> READING PASSAGE
This was an odd choice of a tale for Sir Arthur Conan Doyle to have presented us with. Had Holmes and Watson never gotten involved, quite literally not a single thing in the story or its outcome would have changed. Hatherly would have gone to a different doctor, would still have gone to the police, and not a single thing in the story's outcome would have changed.

Not that there aren't interesting elements at play here--severed thumbs! A man trapped in a hydraulic press, about to be crushed to death! A counterfeiting ring! Foreign intrigue (?)!! But all of these are presented to us in front-loaded flashback narration, which robs us of all of the potential drama. When Hatherly is trapped in the press, for example, he is telling his tale to Holmes and Watson--so we already know he escaped, which undercuts any tension the scene might have had.

We should also compare this tale with The Five Orange Pips, another story that I found underwhelming. When Sherlock never evens meets the villains, and has nothing to do with their final fate, we lose a fundamental sources of interest--seeing our hero confront the malefactors. Yet even in Pips, for all its weakness, Holmes at least did some detective work to figure out who the perpetrators were (probably), and took steps to ensure their capture. In Engineer's Thumb, we're even denied that. Despite the fact that we know this crew has murdered at least one person, Holmes does absolutely nothing to track them down, or even identify them. Essentially, he just shrugs and says, "Well, at least you have a nice story to tell at parties!" Talk about unsatisfying.

It is little wonder that the usual suspects, the 1960s BBC series and Granada, chose to pass on this story. There's very little here, and what little there is is of no credit to the the series' hero. Yet we're not completely without adaptations here, as the 1954 American series Sherlock Holmes took on Engineer's Thumb.

I haven't spoken about that series yet, mainly because they did very few straight adaptations from the Canon. Filmed in France and syndicated in America, the 39-episode series starred Ronald Howard (son of Leslie Howard) as Holmes and Howard Crawford as Watson. With an episode length of only 25 minutes, many of Doyle's stories were simply too long to justice to, so the producers went with mostly original material, while sprinkling in bits and pieces of the Canon here and there. Some of the episodes were "loosely inspired" by Doyle's stories, by which they meant they took the basic plot premise and tortured into a shape to fit their production. On the whole, it wasn't a terribly good show.

> DATA PROVIDED

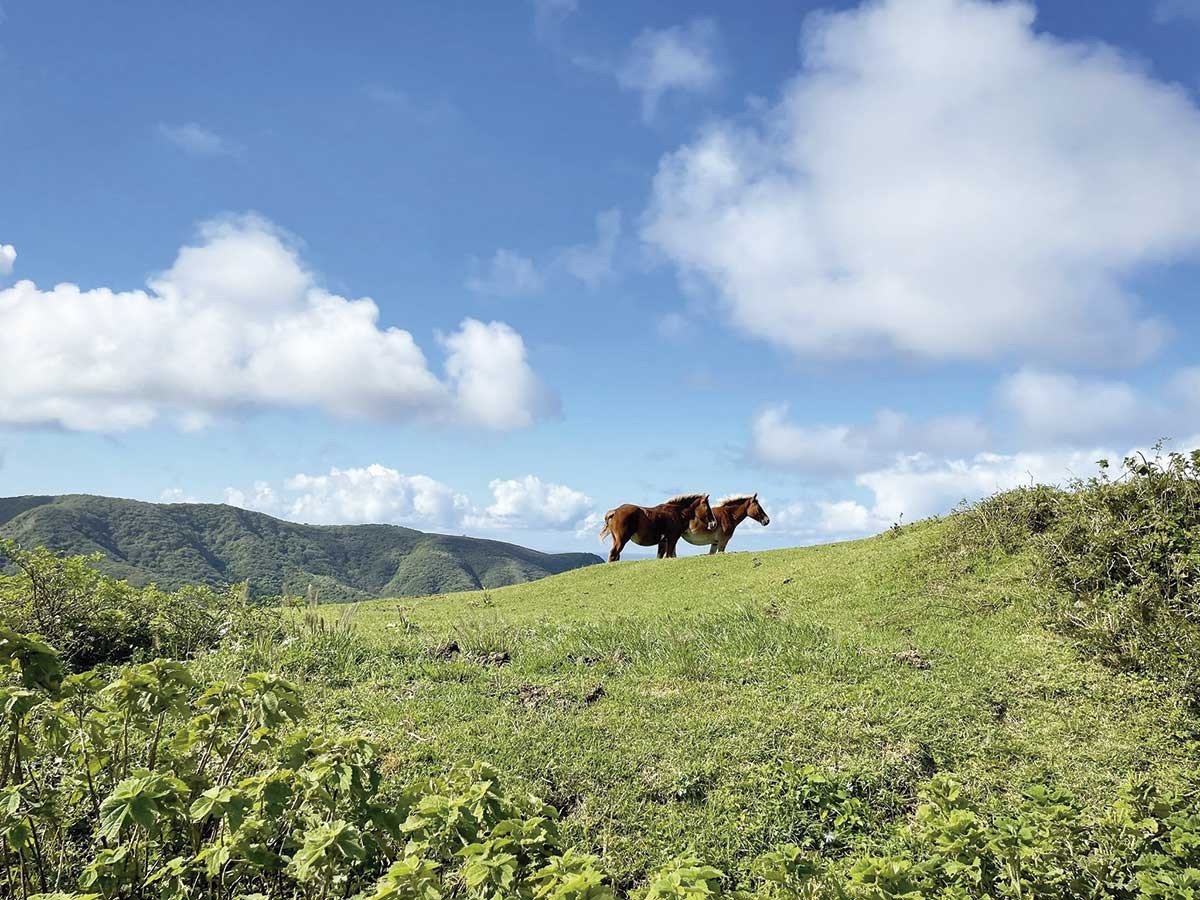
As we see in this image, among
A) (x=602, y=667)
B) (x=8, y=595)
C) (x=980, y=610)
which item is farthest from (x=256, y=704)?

> WHAT YOU NEED TO DO
#1 Decide whether each statement below agrees with the review of The Engineer's Thumb. Answer yes or no for each, quoting the deciding words from the review.
(a) The 1954 American Sherlock Holmes series was filmed in France.
(b) Granada adapted The Engineer's Thumb.
(c) Holmes tries to track down the crew after hearing the engineer's story.
#2 According to the review of The Engineer's Thumb, how long was each episode of the 1954 American Sherlock Holmes series?
#3 Rewrite the paragraph of the review of The Engineer's Thumb that begins "Not that there aren't interesting elements at play here" as a brief list that keeps its main facts.

> OUTPUTS IN ORDER
#1
(a) Yes: "Filmed in France and syndicated in America"
(b) No: "the usual suspects, the 1960s BBC series and Granada, chose to pass on this story"
(c) No: "Holmes does absolutely nothing to track them down, or even identify them"

#2 Each episode was only 25 minutes long.

#3
- The story has interesting elements: severed thumbs, a man trapped in a hydraulic press, a counterfeiting ring, and possible foreign intrigue.
- All of these are presented in front-loaded flashback narration, which removes their potential drama.
- For example, Hatherly tells Holmes and Watson about being trapped in the press, so the reader already knows he escaped, which undercuts the scene's tension.